- _To be done_
Lines before the one containing "What is the extent" are excluded; print that line and every line after it through the end of the material below, exactly.

- _Input_
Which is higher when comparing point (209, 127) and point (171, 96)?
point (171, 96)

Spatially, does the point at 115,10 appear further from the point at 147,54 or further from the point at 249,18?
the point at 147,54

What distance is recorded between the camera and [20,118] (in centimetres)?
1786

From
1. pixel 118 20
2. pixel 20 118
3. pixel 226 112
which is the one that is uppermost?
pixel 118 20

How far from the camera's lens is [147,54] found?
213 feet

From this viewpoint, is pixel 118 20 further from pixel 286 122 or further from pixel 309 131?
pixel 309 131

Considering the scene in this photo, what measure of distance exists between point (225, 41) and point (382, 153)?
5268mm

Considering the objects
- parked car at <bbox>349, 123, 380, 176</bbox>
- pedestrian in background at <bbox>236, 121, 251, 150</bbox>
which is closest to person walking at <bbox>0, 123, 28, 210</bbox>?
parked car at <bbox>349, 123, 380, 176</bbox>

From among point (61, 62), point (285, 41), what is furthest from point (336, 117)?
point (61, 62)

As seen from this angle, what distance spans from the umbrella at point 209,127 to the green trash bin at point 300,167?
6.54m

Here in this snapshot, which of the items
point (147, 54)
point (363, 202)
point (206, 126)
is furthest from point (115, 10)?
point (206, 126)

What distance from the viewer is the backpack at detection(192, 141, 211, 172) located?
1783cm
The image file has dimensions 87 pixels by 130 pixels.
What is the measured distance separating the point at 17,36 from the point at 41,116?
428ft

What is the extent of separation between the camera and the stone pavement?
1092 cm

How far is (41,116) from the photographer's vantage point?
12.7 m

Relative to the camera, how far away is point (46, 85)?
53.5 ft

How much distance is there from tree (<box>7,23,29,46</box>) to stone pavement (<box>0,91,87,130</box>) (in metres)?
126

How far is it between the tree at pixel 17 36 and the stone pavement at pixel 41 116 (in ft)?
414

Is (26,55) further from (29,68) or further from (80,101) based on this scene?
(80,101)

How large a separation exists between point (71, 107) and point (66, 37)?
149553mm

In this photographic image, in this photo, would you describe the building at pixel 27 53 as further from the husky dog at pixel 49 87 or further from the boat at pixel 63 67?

- _Correct response_
What is the extent of separation between the camera and the stone pavement?
1092 cm

How far is (41,116) from the photographer's vantage point?
12.7 m

Relative to the camera, how far away is point (46, 85)?
53.5 ft

How much distance is there from tree (<box>7,23,29,46</box>) to stone pavement (<box>0,91,87,130</box>) (in metres)?
126

How far is it between the tree at pixel 17 36 and the stone pavement at pixel 41 116 (in ft)?
414

Is (26,55) further from (29,68) or further from (80,101) based on this scene?
(80,101)

How large a separation exists between point (71, 107) and point (66, 37)?
149553mm

In this photographic image, in this photo, would you describe the building at pixel 27 53 as further from the husky dog at pixel 49 87 or further from the boat at pixel 63 67?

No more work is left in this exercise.